• [Petikan Teks]
__________

Saya menutup mata saya dan melindungi kepala saya dengan topi jaket saya. Air laut yang membasahi wajah saya membuat mata saya perih. Jadi, saya melanjutkan perjalanan di tengah gelombang itu dengan mata tertutup. 

Saat mata saya tertutup saya bisa merasakan besarnya gelombang dan hantaman gelombang di badan kapal kami. Sesekali saya membuka mata dan melihat secara langsung air laut yang sudah berada di atas kami. Mirip adegan di film Moana saat mendatangi Te Ka. Ngeri sekali memang!!

Saya mencoba tarik napas dalam-dalam dan menghembuskannya dengan perlahan. Saya juga melihat Syafi yang ada di depan saya yang begitu tenang seperti tidak terjadi apa-apa. Saya kembali tenang dengan energi yang saya terima dari Syafi. Hingga waktu yang ditunggu-tunggu pun tiba.

Salah satu pemandangan dari Puncak Harfat.
Kami pun memasuki komplek Puncak Harfat itu. Air laut pun tenang karena ditutupi oleh bukit-bukit batu yang megah dan kokoh. Aura yang saya rasakan begitu magis, yang membuat saya tiba-tiba takut. Kami seperti memasuki sebuah dimensi yang berbeda dan energi yang memenuhi tempat itu bukan energi yang sembarangan. 

Saya masih bisa merasakan perasaan saya ketika memasuki komplek itu sampai saat ini, bahkan ketika menuliskannya. Mereka, siapapun yang menunggu di sana terasa sudah sangat tua, bahkan purba (ancient). 

Ketakutan yang saya rasakan bukan ketakutan seperti melihat hantu atau setan, tapi ketakutan yang penuh dengan rasa hormat. Mereka menerima kami dengan sangat ramah. Saya sudah lupa bagaimana tadi kami terombang-ambing oleh ombak. Saya sudah lupa bagaimana saya tadi masih mempertanyakan perjalanan ini.

Puncak Harfat
Kami perlu trekking sekitar 30 menit menuju Puncak Harfat. Dari atas sana kita bisa menyaksikan gugusan-gugusan bukit batu dengan berbagai macam bentuk. Angin pun berhembus kencang di puncak, sepertinya bisa menerbangkan saya kalau saya sangat kurus. Hehhe…

Saya sempat mengabadikan pemandangan ini melalui kamera, walaupun saya tahu gambar di kamera tidak akan mampu mewakili perasaan saya yang masih takjub dengan gugusan bukit batu itu. Foto hanyalah bonus yang bisa saya bawa untuk membantu saya mengingat atau menceritakan ke orang lain.

__________

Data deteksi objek

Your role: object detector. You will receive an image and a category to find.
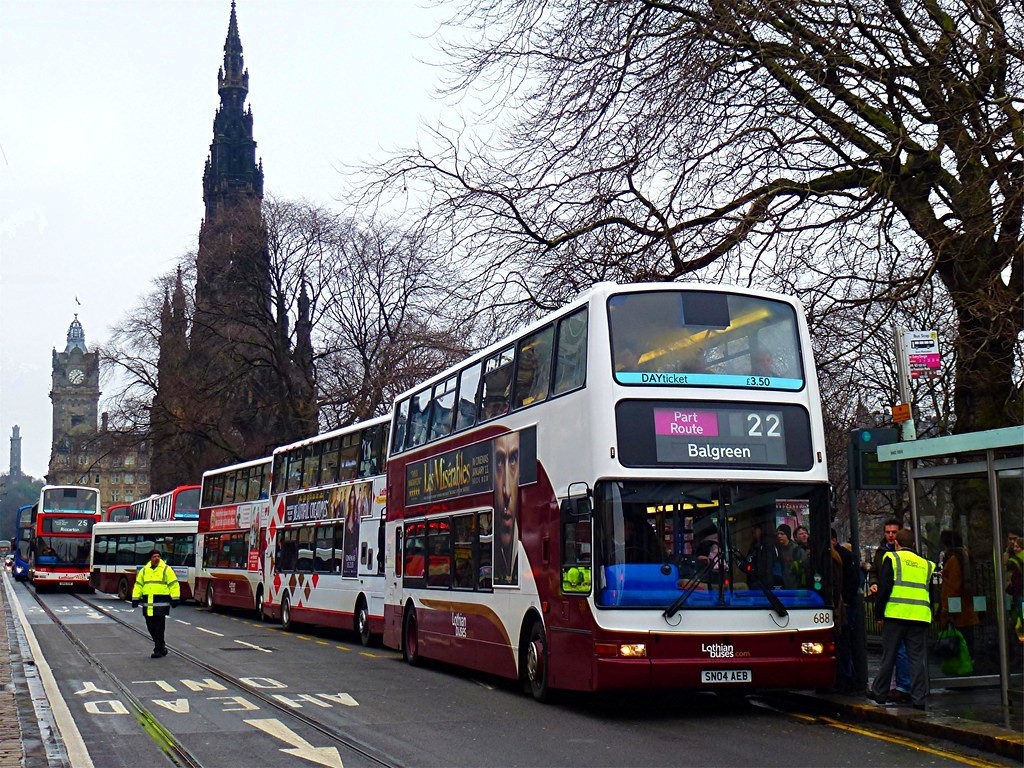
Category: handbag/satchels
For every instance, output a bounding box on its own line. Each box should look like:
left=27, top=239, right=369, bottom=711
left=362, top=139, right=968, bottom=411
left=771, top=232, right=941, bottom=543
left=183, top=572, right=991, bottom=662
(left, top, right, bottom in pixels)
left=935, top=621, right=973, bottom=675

__________

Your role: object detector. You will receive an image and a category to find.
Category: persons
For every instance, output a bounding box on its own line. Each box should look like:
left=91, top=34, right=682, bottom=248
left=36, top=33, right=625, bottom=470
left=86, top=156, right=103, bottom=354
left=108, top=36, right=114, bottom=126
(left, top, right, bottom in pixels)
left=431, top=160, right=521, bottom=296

__________

• [Tugas Latihan] Tuliskan ulang dengan persis bagian petikan tentang perjalanan ke Puncak Harfat, mulai dari "Saat mata saya" sampai dengan "Ngeri sekali memang!!". Data tersebut tidak diperlukan.

• [Jawaban]
Saat mata saya tertutup saya bisa merasakan besarnya gelombang dan hantaman gelombang di badan kapal kami. Sesekali saya membuka mata dan melihat secara langsung air laut yang sudah berada di atas kami. Mirip adegan di film Moana saat mendatangi Te Ka. Ngeri sekali memang!!